-- start of Entries --

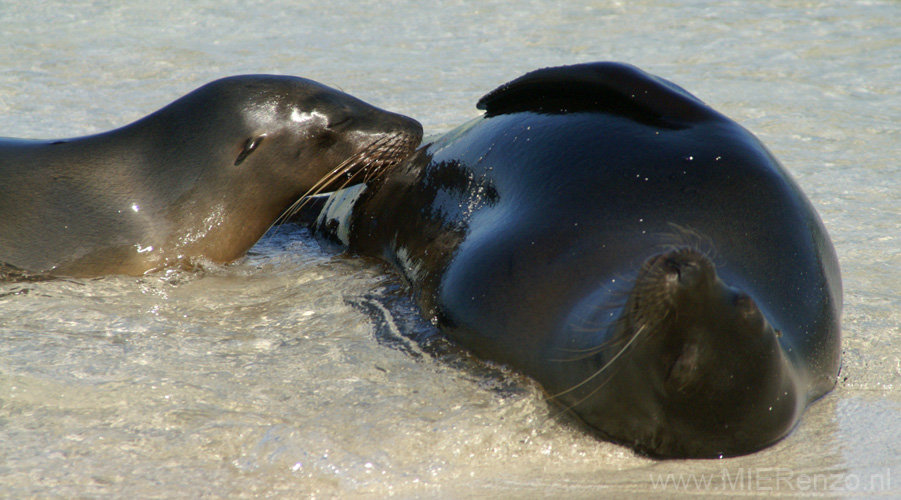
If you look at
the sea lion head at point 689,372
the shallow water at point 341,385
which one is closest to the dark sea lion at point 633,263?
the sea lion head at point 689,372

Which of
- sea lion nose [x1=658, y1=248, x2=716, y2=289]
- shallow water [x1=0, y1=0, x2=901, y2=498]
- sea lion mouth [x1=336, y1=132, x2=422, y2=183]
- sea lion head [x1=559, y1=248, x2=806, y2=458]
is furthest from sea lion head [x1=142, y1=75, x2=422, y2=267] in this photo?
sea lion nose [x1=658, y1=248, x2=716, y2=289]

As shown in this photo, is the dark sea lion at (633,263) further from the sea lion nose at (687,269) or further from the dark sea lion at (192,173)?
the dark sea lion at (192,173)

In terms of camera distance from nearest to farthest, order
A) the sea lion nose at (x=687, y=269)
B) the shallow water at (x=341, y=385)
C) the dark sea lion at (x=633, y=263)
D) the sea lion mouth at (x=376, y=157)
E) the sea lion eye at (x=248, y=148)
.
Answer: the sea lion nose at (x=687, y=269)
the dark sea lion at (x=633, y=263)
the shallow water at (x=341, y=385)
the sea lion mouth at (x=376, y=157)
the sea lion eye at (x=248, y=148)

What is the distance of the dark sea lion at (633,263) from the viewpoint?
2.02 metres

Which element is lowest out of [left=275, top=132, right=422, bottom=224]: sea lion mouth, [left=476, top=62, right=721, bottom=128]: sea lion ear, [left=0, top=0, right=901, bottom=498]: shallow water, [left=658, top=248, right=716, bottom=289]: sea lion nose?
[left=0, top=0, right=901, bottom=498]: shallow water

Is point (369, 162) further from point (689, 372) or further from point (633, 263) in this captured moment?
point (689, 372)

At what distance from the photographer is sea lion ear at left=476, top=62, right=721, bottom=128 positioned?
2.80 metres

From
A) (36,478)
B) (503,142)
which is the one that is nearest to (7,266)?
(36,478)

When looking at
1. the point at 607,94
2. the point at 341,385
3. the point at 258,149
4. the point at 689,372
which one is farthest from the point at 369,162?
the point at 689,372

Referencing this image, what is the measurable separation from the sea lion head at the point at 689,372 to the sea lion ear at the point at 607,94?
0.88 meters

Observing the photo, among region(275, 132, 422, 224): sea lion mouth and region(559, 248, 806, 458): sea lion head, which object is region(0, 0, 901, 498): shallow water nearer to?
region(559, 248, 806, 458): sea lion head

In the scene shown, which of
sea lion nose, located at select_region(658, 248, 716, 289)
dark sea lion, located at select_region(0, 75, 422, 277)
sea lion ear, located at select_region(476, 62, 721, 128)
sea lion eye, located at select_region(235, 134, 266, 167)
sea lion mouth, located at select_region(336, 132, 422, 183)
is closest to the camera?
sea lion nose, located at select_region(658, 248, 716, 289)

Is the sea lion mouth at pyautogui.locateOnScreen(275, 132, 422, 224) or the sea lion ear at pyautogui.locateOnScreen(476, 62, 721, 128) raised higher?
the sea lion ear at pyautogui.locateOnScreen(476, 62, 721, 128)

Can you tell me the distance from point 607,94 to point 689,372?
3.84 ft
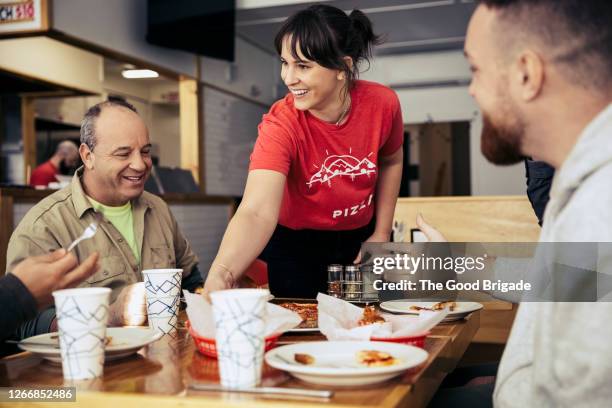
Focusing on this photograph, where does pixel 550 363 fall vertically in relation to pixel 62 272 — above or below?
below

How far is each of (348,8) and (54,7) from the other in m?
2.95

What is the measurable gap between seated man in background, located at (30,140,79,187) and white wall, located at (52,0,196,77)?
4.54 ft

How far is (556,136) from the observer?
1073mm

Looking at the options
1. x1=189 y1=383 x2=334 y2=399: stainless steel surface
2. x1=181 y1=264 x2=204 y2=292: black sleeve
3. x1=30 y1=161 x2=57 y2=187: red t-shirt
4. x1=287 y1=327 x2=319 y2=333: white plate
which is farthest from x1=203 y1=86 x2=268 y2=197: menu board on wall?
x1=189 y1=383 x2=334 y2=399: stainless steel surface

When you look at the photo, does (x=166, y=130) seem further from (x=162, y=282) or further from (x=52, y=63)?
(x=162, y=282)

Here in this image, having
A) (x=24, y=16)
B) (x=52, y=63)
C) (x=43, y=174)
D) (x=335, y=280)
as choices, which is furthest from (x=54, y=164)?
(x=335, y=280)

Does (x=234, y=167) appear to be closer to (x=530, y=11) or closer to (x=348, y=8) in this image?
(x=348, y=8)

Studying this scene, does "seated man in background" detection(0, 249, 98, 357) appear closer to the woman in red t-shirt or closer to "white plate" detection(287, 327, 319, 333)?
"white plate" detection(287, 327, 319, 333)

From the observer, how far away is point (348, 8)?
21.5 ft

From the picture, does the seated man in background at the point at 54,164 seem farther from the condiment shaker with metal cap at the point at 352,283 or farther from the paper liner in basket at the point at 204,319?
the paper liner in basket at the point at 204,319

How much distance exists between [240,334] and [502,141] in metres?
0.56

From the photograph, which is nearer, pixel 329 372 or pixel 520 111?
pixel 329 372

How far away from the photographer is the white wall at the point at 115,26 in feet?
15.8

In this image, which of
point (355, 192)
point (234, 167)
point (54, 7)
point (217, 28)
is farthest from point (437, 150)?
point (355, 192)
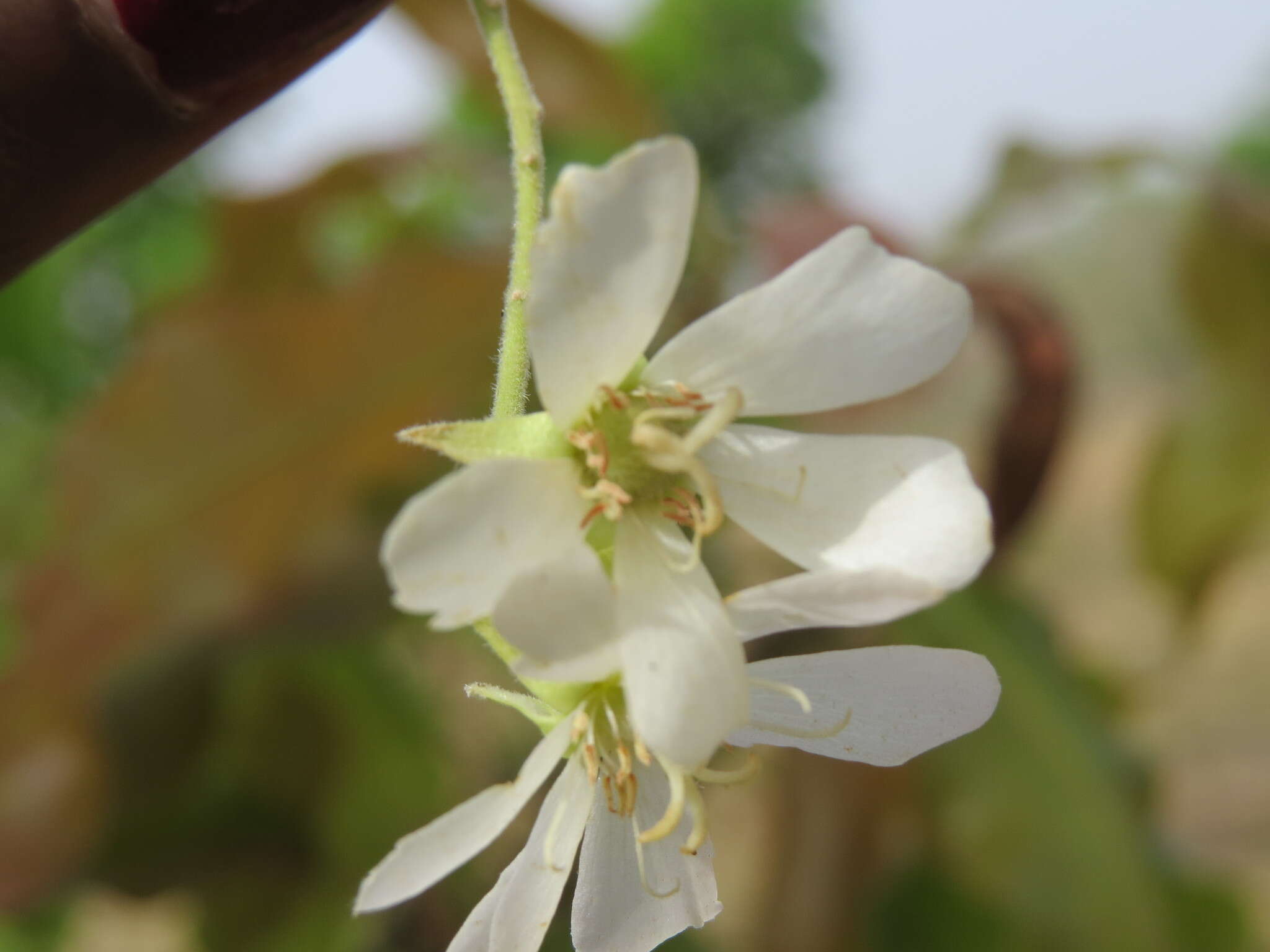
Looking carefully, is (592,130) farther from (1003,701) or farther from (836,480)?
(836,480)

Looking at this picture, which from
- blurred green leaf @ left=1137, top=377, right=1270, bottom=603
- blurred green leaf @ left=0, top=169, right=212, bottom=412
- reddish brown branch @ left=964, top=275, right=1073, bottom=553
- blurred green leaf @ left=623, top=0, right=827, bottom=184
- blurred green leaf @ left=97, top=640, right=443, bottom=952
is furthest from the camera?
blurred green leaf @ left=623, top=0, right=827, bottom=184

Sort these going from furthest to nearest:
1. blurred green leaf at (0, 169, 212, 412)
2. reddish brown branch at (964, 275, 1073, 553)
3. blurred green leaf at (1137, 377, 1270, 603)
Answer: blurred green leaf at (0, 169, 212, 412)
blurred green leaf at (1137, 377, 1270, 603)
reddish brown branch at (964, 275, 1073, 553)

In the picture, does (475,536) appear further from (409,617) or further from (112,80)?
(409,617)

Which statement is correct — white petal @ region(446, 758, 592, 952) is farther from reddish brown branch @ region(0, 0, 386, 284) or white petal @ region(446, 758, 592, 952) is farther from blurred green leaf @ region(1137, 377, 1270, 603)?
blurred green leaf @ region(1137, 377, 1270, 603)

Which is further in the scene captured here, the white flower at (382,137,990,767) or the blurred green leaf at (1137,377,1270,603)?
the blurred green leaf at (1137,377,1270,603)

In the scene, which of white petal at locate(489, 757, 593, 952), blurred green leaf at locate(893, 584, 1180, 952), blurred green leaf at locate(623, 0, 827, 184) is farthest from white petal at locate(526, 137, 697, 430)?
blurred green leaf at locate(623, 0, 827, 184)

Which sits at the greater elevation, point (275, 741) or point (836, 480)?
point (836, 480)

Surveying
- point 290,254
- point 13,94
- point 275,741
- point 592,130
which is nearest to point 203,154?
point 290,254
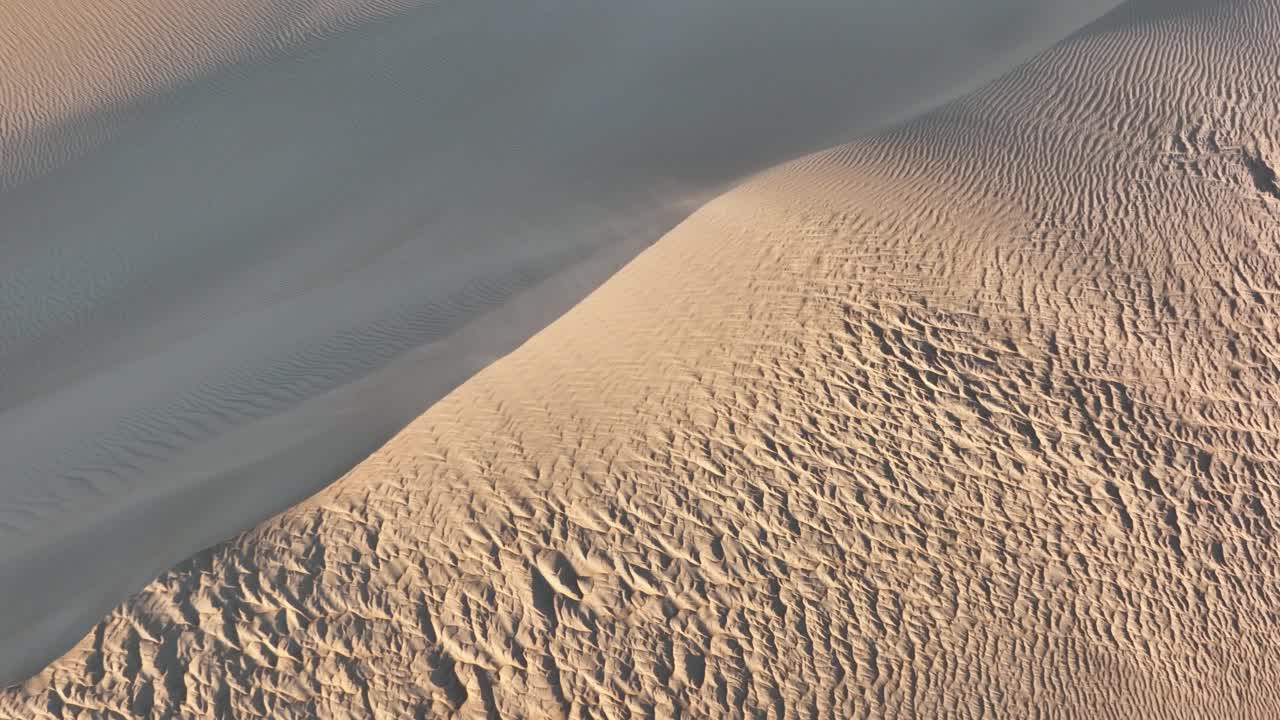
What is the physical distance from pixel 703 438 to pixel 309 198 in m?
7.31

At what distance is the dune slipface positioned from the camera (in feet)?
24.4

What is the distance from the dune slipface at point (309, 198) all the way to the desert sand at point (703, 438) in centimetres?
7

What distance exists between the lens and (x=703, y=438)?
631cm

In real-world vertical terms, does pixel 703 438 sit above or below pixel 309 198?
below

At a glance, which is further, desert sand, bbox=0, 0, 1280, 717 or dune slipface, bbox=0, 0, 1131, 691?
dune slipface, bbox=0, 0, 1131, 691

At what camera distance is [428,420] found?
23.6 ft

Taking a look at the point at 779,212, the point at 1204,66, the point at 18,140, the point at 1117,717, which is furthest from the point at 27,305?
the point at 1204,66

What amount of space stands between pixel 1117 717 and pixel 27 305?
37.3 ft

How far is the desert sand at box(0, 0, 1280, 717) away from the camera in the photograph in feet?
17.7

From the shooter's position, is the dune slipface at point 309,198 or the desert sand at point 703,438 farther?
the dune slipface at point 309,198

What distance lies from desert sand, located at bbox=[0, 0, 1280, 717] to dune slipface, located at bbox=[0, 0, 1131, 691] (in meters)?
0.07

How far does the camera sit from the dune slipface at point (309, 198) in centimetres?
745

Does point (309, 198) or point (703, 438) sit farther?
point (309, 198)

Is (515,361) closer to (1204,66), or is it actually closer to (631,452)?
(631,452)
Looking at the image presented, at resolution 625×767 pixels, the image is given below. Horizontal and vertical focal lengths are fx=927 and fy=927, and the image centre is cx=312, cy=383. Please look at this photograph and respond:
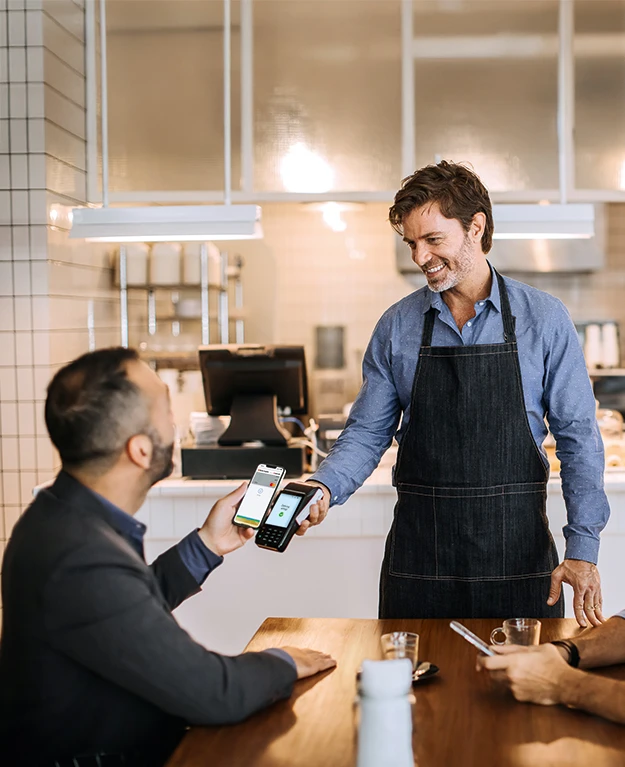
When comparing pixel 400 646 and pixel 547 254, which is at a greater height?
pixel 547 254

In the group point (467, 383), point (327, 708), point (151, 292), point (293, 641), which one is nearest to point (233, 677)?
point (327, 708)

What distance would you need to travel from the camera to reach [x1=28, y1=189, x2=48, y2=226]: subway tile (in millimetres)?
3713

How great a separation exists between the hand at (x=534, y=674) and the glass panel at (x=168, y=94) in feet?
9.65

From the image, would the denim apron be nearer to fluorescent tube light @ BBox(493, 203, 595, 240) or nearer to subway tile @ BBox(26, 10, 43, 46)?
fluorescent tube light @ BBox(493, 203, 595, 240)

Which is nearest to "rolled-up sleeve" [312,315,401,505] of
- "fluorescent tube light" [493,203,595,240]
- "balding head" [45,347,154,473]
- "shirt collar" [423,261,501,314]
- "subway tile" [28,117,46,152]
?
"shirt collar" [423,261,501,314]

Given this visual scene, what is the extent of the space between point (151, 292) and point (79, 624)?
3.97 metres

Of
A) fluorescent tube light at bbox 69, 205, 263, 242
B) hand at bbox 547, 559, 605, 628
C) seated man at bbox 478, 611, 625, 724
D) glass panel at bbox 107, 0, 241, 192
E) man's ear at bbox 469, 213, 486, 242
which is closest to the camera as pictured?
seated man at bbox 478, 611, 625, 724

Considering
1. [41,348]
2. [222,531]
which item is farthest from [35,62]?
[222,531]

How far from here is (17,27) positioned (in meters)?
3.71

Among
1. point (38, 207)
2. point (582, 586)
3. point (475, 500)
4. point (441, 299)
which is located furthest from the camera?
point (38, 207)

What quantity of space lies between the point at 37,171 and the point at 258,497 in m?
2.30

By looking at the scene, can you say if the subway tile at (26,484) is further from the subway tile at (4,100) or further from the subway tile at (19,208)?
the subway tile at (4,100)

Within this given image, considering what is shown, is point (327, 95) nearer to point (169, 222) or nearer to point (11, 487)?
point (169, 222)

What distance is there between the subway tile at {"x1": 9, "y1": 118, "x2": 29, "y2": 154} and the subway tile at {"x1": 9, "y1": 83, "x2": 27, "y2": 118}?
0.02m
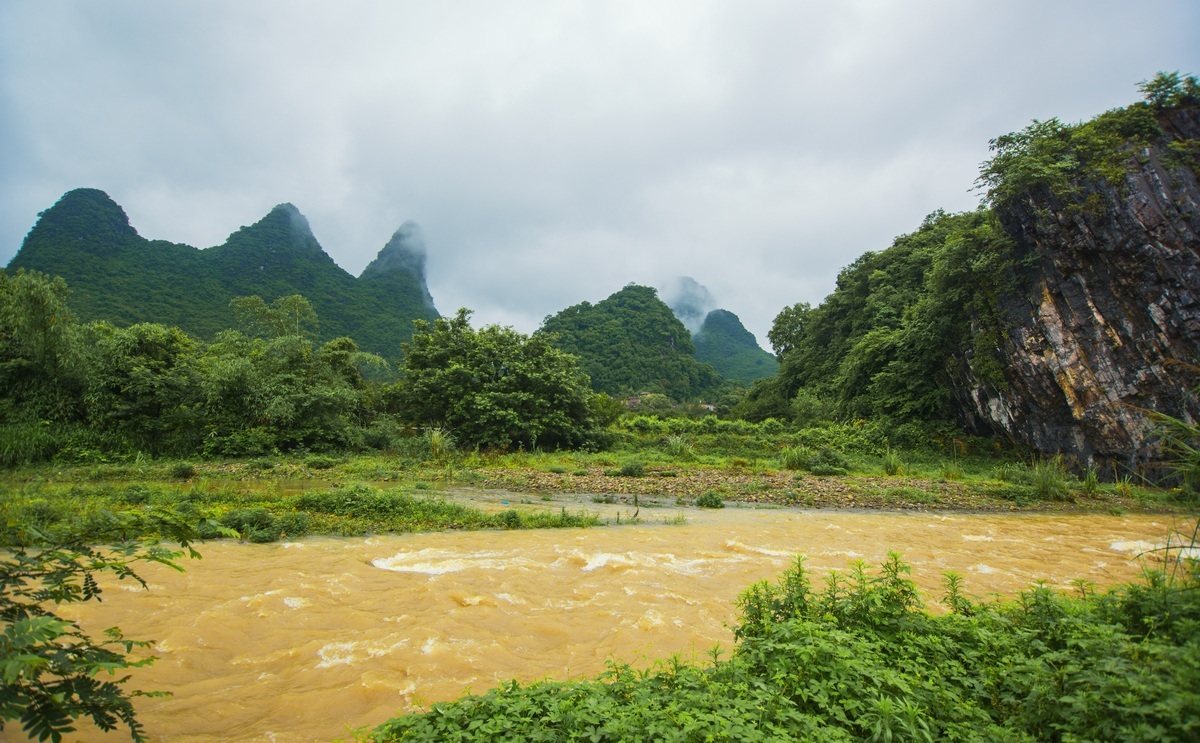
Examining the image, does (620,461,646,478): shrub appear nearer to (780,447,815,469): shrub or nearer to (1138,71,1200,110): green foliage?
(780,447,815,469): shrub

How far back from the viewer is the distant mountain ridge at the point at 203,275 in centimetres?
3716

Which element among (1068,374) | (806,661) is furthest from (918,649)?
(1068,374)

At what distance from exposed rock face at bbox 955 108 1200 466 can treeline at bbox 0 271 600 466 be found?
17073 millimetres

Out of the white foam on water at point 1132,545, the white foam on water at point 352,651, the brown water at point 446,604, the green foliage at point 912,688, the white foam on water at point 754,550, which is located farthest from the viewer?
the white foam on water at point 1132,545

-- end of Entries --

Exercise requirements: Copy, without the pictures, exactly the lines from the line with "How far from" through the end of the material above, both ends included.

Solution for this problem:
How far from here is (17,27) positioned (in meters)?
3.71

Among
1. point (38, 207)
2. point (582, 586)
3. point (475, 500)
4. point (441, 299)
which is located furthest from the camera?
point (38, 207)

What quantity of space lies between the point at 37,171 and the point at 258,497 in m?
2.30

By looking at the scene, can you say if the subway tile at (26,484) is further from the subway tile at (4,100) or further from the subway tile at (19,208)?
the subway tile at (4,100)

Within this given image, considering what is shown, is point (327, 95) nearer to point (169, 222) or nearer to point (11, 487)?
point (169, 222)

What distance is there between the subway tile at {"x1": 9, "y1": 118, "x2": 29, "y2": 154} and the subway tile at {"x1": 9, "y1": 83, "x2": 27, "y2": 118}?
0.02m
Examining the image, does (620,461,646,478): shrub appear nearer to (780,447,815,469): shrub or nearer to (1138,71,1200,110): green foliage?
(780,447,815,469): shrub

How far back from the viewer is the distant mountain ridge at the point at 203,275 in centimetres?
3716

Which element among (1068,374) | (806,661) is furthest from (918,649)?
(1068,374)

At what distance from exposed rock face at bbox 955 108 1200 466 can treeline at bbox 0 271 600 466 be found?
17073 millimetres

Out of the white foam on water at point 1132,545, the white foam on water at point 352,651, the brown water at point 446,604, the green foliage at point 912,688, the white foam on water at point 754,550, which is located farthest from the viewer?
the white foam on water at point 1132,545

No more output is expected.